Youth on Tech | Will AI Surpass Human Intelligence?
Editor's Notes:
Youth on Tech is a series of programs produced by Science and Technology Daily. In this episode, we invite young scientists from around the world to discuss AI-related topics, with the aim to promote understanding among youth worldwide and work together to make our planet a better place.
By LIN Yuchen
Weeks ago on April 11, the Cyberspace Administration of China unveiled draft regulations for products and services that use generative artificial intelligence. This software structure, like the one behind ChatGPT, is upgrading the content creation of AI, making it analogous to a human being even more than in any other historical time.
Despite the early endeavor to regulate AI, there are debates on the level of capabilities it has reached.
ChatGPT — can it be counted as a technological revolution?
In the second episode of Youth on Tech, a digital program produced by Science and Technology Daily, we discuss what ChatGPT-like AI can and cannot do. We start with the fundamental principles current hyped-up AI chatbots stick to, pointing out their edges and also existing problems.
Muhammad Arif Mughal, an AI specialist from the University of Science and Technology Beijing, suggests that ChatGPT is revolutionary only in the way that it learns from a large amount of text. Echoing this idea is Li Zhinan, doctoral student in computer-aided design and computer graphics at Zhejiang University, who indicates that ChatGPT's advantage lies in only its unparalleled large scale and effectiveness compared to before, with its fundamental techniques and algorithms created a long time ago.
Liu Xiuyun, professor of biomedical engineering from Tianjin University, discusses the current usage and potential of AI in the field of medicine.

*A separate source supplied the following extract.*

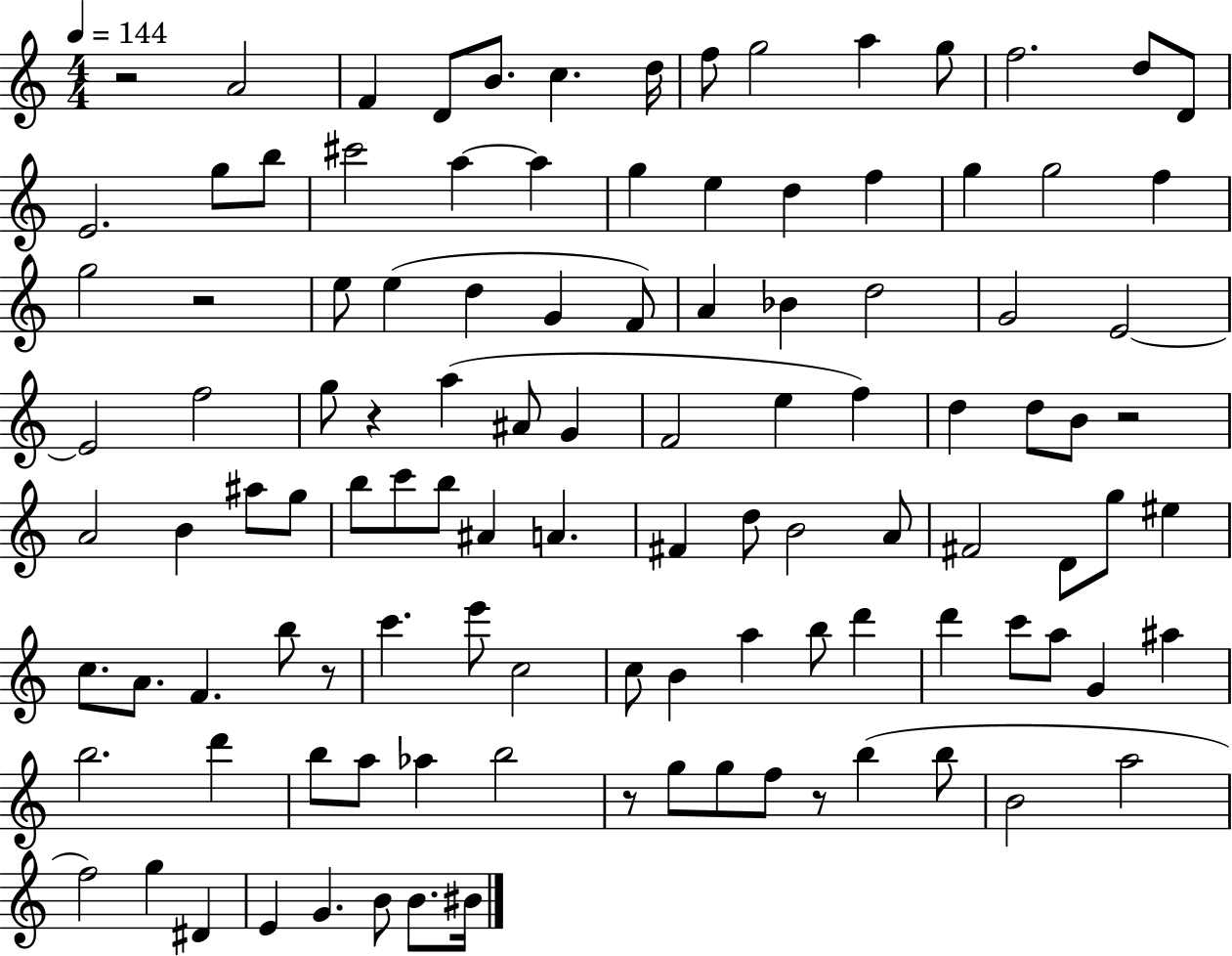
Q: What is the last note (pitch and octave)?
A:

She also cites a survey conducted by the University of Oxford, which suggests that approximately half of all traditional, repetitive jobs may be replaced by AI in the next 20 years.
Social impacts and ethical concerns
Despite positive effects, current AI still has limitations. Concerning trustworthiness, we examine the concept of AI hallucination. According to AI associate professor Cam Tu Nguyen, Vietnamese at Nanjing University, the content generated by a ChatGPT-like chatbot may be readily conceived as correct because of its fluency. Over time, this accumulated subtle misinformation could lead to negative social impacts on a large scale.
When Open AI released ChatGPT last November, its website acknowledged that ChatGPT sometimes generates plausible-sounding but incorrect or nonsensical responses. Fixing this issue is challenging due to the nature of training data and training methods.
Students who are banned from using ChatGPT will find ways to access it, Cam Tu suggests, adding that it is therefore plausible to design a different testing system by contrasting answers provided respectively by students and AI in order to realize educational goals.